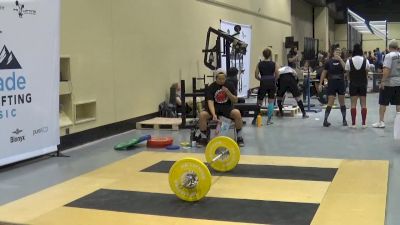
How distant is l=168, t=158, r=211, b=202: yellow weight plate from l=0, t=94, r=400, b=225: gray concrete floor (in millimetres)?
1401

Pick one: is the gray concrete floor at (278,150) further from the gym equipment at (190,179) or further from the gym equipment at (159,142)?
the gym equipment at (190,179)

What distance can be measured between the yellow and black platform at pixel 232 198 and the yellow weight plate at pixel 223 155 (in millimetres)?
93

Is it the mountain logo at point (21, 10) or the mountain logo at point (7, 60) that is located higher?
the mountain logo at point (21, 10)

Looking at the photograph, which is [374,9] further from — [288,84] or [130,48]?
[130,48]

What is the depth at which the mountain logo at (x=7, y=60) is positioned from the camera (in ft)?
16.9

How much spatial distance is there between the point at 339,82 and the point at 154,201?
188 inches

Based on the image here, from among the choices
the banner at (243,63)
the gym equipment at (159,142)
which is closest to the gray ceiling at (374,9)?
the banner at (243,63)

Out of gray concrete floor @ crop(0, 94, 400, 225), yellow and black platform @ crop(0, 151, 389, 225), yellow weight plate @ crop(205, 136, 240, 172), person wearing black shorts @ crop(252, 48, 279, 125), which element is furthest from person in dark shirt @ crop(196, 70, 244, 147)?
person wearing black shorts @ crop(252, 48, 279, 125)

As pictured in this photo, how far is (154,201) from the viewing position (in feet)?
13.4

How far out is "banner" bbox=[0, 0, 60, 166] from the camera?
5.23 metres

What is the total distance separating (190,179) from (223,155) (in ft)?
3.51

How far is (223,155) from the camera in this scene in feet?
16.2

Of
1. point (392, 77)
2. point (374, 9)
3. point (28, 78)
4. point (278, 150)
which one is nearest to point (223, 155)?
point (278, 150)

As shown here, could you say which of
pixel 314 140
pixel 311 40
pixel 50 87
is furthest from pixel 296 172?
pixel 311 40
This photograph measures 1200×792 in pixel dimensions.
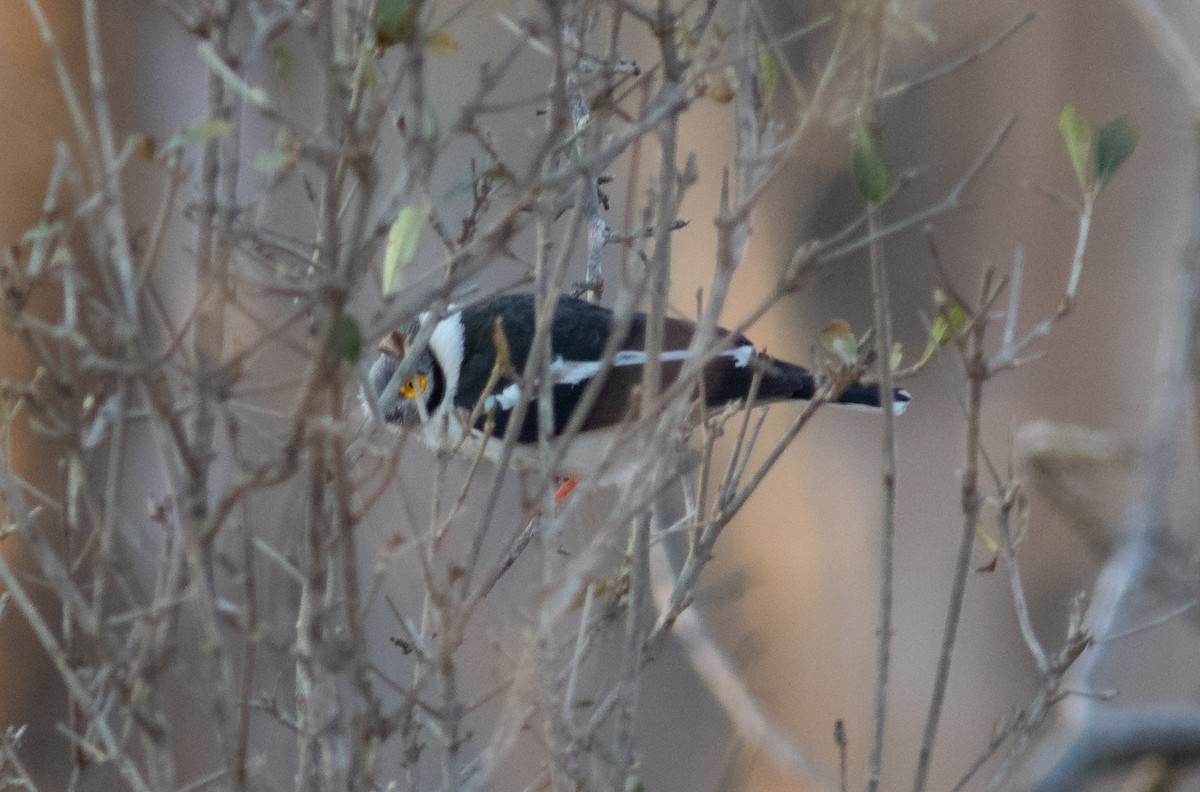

- **THE TASK**:
Report each line in the items above that contains the string "floor". Treat uppercase and lowercase as different.

- **FULL RESPONSE**:
How distant is l=168, t=158, r=211, b=202: yellow weight plate from l=0, t=94, r=400, b=225: gray concrete floor (in millimetres)?
Pick one: is the gray concrete floor at (278,150) further from the gym equipment at (190,179) or further from the gym equipment at (159,142)?
Out of gray concrete floor @ crop(0, 94, 400, 225), yellow and black platform @ crop(0, 151, 389, 225), yellow weight plate @ crop(205, 136, 240, 172), person wearing black shorts @ crop(252, 48, 279, 125), which element is furthest from person in dark shirt @ crop(196, 70, 244, 147)?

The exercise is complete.